5.3.3 parser 5.3.3 dict: 48 sec
             5.2.5 dict: 48 secs
             5.1.3 dict: 44 sec
             4.8.6 dict: 22 sec

i.e. all of the above with todays parser, but other dicts.

But the 4.8.6 parser with the 4.8.6 dicts parsed this sentence in 8 seconds. So, despite performance improvements, things have gotten a lot worse.

Some of this I understand: changes to the dicts do add more possibilities. Some I don't: why is the the 5.3.3 parser 4x slower than the 4.8.6 parser, when both use the same dict? According to my notes, I once parsed the above in under 4 seconds, using 5.1.0 ... so .. wtf

ampli commented 8 years ago

Hi Linas,

Consider that the default constraints setup is in favor of the old version. In 4.8.6 we have: cost-max 2.00 short 10 While in 5.3.3 we have: cost-max 2.70 short 16

Besides of this, we must disable spelling on such tests, since different versions handle it differently (different alternatives may be generated).

Also, the latest improvements concentrated on batch processing.

So I suggest to make the benchmark with similar parameters: link-parser DICT -spell=0 -short=10 -max-cost=2 -echo -batch -timeout=300 (Or: link-parser DICT -spell=0 -short=16 -max-cost=2.7 -echo -batch -timeout=300)

But even with this (-short=10 -max-cost=2) we get a large performance difference in favor of the old versions (using the 4.8.6 dict): 4.8.6: 1.31s 5.3.3: 6.11s

Using -verbosity=5 reveals a possible problem in 5.3.3:

power prune cost: 9427707
++++power pruned                            4.76 seconds

While in 4.8.6:

2858193 power prune cost:
++++power pruned (ruthless)                 0.63 seconds

We need to do bisections to find out when this apparent pruning problem happened.

Also note that in 5.3.3 sentences are often split to more tokens, and as we know, the parsing algo is very sensitive to the number of tokens. This extra splitting is because the unit-split tokenizing is very aggressive, and if a word consists all of units, it breaks it even without a root number. In our case it breaks (in 2 places) the word KinD into 3 tokens K in D. Even word like As and "sin" (not found in this sentence) are getting split to A s and s in, respectively. This may also cause more "valid" linkages, even though I don't know about any such examples. I also don't recall having in our corpus examples that need such an aggressive split. We may try to ifdef it out.

● EXERCISE 1:
From the parser benchmark discussion, return the passage that begins at the words "Also, the latest" and stops after the words "-echo -batch -timeout=300)".
● EXERCISE 2:
Translate into Spanish the following sentence from the parser benchmark discussion: "Also, the latest improvements concentrated on batch processing."

(Spatial reasoning dataset excerpts)

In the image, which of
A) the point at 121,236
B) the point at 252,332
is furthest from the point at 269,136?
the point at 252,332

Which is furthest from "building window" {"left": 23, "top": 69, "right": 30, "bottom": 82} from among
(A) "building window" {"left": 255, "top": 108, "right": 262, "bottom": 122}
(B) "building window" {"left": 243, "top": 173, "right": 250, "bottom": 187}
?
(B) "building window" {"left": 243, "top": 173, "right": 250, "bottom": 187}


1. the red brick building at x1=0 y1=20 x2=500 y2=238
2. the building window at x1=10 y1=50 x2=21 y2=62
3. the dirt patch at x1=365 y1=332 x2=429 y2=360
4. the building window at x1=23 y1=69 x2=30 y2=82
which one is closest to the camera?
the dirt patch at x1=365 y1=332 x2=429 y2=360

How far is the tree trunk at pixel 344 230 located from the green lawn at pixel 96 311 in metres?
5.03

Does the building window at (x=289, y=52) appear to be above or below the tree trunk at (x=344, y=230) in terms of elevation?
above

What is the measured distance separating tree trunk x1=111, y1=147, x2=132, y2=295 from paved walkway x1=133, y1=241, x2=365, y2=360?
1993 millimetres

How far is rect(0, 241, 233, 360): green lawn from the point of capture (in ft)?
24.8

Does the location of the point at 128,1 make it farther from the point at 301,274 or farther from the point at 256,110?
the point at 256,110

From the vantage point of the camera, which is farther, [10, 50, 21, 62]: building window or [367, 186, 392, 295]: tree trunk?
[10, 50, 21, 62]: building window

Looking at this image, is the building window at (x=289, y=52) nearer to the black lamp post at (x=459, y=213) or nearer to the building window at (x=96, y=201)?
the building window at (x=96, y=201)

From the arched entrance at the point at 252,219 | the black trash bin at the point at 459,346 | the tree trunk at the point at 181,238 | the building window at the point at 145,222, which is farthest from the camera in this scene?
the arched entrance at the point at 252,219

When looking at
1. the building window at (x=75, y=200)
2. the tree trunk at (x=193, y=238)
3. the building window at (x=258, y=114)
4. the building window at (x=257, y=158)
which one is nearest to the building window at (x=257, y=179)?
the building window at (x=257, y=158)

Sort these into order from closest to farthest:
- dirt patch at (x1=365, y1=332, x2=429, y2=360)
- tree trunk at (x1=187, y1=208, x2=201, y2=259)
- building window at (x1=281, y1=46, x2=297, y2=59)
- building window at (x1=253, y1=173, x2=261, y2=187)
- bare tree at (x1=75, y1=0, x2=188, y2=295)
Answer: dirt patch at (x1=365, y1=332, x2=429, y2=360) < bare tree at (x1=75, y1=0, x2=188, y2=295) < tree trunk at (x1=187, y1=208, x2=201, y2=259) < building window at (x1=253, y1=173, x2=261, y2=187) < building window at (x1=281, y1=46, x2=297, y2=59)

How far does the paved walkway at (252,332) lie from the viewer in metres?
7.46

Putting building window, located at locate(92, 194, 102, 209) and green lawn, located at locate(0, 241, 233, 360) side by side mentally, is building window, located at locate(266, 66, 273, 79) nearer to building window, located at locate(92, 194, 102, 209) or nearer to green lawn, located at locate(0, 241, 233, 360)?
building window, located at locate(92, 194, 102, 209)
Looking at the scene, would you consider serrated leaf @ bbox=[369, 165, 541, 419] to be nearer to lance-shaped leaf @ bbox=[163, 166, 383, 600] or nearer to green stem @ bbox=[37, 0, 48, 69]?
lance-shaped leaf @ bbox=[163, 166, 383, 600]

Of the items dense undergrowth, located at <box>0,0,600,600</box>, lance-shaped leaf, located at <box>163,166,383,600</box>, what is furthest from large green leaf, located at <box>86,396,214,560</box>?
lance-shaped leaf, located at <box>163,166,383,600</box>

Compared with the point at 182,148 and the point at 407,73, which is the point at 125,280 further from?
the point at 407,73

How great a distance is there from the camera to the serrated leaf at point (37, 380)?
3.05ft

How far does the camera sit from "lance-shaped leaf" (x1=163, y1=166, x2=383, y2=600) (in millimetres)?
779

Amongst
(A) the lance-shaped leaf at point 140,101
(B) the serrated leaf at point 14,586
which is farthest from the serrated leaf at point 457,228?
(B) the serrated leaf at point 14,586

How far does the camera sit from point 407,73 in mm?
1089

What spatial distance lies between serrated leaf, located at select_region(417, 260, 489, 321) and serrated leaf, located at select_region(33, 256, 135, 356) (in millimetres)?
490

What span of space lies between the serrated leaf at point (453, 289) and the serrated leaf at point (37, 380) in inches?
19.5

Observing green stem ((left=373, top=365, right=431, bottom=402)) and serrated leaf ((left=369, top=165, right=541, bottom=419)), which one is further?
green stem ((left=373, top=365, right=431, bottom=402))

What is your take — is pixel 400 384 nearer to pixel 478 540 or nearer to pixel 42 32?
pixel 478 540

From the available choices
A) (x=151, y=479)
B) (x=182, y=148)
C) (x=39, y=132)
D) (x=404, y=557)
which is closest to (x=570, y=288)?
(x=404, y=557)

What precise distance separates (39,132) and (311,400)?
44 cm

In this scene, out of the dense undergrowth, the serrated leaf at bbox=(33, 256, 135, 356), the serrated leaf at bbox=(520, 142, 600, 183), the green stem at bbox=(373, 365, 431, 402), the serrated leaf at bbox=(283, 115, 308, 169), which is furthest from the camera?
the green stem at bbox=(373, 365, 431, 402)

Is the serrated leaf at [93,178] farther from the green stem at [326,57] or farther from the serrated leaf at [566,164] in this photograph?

● SOLUTION 1:
Also, the latest improvements concentrated on batch processing.

So I suggest to make the benchmark with similar parameters: link-parser DICT -spell=0 -short=10 -max-cost=2 -echo -batch -timeout=300 (Or: link-parser DICT -spell=0 -short=16 -max-cost=2.7 -echo -batch -timeout=300)

● SOLUTION 2:
Además, las mejoras más recientes se centraron en el procesamiento por lotes.